Lead author Dr. Andrew Meredith, who conducted this research at the University of Leeds’ School of Earth and Environment, explained that the study sheds light on why icehouse conditions are infrequent.

“We now understand that the existence of ice caps on our planet—rather than a planet devoid of ice—is due to an unusual combination of minimal global volcanic activity and widely distributed continents with significant mountain ranges. These conditions promote substantial global rainfall, which in turn enhances processes that remove carbon from the atmosphere,” he noted.

“This suggests an important insight: Earth’s natural climate regulation tends to favor a warmer, high-CO₂ environment without ice caps, rather than the semi-glaciated, low-CO₂ world we currently experience.

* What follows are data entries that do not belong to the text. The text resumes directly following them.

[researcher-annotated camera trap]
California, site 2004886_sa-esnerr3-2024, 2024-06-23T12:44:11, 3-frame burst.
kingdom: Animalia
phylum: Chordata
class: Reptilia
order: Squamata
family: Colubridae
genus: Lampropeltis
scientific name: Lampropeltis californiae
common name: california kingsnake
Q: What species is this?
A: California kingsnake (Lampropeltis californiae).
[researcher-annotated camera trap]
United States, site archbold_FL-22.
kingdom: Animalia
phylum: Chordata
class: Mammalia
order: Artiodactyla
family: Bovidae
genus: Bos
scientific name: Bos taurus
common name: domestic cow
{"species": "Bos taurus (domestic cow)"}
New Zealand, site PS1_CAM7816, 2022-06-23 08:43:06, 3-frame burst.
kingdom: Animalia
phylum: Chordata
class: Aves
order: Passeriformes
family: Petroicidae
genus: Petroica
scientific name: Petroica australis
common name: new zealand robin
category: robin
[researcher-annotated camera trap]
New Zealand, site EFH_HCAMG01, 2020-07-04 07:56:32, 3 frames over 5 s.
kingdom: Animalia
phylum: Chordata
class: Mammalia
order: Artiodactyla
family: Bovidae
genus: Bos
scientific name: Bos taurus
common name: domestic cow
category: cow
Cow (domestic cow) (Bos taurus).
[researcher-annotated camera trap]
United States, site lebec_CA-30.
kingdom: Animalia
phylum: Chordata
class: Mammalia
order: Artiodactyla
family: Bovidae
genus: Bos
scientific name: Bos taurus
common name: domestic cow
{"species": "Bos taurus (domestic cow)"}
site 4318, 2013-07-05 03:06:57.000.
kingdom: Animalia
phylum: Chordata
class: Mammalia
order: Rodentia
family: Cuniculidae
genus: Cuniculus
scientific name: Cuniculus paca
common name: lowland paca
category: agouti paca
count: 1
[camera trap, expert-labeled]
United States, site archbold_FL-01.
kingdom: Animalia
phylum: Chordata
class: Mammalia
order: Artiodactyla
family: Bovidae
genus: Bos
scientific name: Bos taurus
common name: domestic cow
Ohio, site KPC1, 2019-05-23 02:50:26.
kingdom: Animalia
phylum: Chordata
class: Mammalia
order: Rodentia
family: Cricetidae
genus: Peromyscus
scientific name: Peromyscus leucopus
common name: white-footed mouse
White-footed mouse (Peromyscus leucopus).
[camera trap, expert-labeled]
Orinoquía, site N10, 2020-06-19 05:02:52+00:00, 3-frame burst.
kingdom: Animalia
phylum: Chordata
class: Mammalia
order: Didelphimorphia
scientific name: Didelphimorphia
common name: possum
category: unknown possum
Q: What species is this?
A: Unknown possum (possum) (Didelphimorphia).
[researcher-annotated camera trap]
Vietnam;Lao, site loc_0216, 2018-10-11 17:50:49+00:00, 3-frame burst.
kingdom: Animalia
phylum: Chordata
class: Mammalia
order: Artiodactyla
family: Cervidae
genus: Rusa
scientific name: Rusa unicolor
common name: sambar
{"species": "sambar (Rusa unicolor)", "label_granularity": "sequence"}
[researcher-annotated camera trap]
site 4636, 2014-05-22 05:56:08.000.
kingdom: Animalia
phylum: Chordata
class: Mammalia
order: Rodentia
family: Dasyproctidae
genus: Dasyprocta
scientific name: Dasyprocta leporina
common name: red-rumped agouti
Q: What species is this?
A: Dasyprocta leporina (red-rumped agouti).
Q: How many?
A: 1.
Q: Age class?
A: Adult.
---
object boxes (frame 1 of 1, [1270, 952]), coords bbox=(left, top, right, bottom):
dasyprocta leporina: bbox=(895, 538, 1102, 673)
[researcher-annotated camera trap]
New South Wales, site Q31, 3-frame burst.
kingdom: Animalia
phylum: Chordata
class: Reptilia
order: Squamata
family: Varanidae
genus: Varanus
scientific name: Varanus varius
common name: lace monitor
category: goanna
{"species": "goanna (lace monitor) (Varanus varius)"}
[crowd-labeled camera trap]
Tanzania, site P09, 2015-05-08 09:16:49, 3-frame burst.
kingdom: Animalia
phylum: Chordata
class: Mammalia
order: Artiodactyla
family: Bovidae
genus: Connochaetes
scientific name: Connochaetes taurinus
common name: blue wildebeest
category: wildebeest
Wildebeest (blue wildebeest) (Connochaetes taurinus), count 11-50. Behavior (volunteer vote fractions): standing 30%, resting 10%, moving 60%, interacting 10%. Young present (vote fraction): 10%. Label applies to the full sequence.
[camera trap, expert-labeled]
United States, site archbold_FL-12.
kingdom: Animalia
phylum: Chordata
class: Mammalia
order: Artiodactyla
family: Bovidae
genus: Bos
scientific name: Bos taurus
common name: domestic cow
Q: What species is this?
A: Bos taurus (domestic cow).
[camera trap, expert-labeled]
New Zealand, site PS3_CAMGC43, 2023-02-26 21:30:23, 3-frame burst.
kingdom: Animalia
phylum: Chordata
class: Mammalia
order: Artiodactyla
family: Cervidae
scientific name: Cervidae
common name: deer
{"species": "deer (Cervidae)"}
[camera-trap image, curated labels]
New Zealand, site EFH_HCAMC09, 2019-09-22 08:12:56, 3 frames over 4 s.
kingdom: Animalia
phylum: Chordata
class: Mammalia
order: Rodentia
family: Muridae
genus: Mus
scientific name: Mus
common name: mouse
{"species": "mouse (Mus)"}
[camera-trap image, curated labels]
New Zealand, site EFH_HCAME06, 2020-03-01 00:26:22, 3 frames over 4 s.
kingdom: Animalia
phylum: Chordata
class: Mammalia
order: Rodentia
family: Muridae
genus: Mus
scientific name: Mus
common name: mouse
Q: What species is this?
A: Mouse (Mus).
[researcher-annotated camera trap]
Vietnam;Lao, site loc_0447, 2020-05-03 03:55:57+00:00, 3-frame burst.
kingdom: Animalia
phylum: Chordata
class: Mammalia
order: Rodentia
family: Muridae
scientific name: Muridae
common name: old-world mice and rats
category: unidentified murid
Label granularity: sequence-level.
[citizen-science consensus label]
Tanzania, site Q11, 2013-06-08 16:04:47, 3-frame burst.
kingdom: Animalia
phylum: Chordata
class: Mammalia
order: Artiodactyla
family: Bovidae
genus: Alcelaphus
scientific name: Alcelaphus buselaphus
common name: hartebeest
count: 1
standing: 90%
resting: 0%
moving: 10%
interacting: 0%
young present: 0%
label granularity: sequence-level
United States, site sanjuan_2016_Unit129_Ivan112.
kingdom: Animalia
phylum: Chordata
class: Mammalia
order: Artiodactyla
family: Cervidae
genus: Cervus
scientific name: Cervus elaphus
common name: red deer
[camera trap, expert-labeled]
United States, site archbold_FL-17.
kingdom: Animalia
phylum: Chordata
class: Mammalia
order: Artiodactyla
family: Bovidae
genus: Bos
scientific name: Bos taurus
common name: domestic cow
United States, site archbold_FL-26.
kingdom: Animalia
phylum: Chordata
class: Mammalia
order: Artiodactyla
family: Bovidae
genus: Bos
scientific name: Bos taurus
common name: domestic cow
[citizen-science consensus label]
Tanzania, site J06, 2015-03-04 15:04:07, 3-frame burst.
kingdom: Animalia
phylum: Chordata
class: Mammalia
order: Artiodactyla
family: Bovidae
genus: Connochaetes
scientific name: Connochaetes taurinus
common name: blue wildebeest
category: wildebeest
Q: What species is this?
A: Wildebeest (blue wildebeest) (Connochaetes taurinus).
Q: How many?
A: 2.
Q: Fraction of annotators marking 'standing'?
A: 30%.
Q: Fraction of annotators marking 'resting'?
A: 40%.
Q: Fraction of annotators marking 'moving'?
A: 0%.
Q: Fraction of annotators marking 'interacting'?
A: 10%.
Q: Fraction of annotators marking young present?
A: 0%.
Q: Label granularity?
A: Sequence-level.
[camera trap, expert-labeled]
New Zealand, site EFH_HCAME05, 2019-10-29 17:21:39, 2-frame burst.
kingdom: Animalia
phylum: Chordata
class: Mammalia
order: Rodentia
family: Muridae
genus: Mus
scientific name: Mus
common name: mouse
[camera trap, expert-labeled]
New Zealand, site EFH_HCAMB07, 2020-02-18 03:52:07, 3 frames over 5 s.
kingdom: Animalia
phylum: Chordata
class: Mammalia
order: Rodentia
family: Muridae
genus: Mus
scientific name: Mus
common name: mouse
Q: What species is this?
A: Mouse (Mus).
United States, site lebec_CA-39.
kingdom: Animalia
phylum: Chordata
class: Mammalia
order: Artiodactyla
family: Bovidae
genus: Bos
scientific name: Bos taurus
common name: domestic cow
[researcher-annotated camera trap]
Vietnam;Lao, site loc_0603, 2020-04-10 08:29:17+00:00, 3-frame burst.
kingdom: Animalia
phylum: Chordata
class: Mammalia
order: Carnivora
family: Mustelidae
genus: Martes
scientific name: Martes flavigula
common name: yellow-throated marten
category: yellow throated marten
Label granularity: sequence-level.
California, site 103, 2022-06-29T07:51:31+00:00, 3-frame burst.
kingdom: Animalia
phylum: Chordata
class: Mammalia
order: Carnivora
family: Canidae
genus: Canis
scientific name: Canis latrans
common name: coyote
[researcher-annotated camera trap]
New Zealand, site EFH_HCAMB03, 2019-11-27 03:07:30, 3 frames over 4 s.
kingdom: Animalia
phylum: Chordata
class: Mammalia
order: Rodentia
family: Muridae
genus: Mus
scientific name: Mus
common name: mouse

“We believe this inherent tendency towards a warmer climate has contributed to averting catastrophic global glaciations, often referred to as ‘snowball Earth,’ which have been exceedingly rare and have allowed life to thrive.”

Professor Benjamin Mills, who oversaw this project at Leeds’ School of Earth and Environment, added that these results hold significant implications for understanding global warming and our immediate environmental trajectory.

“An essential takeaway from this study is our expectation that Earth will not necessarily revert to colder conditions as seen in the pre-industrial era,” he explained.

“The current state of our planet, characterized by ice coverage, is atypical in the context of its history, yet our global society has come to rely on it.

“We must strive to protect it and remain cautious of the assumptions we make about the return of cold climates if we allow excessive warming to persist before halting emissions. Throughout history, Earth has favored warmer conditions, but our human society thrives in the cooler climate.”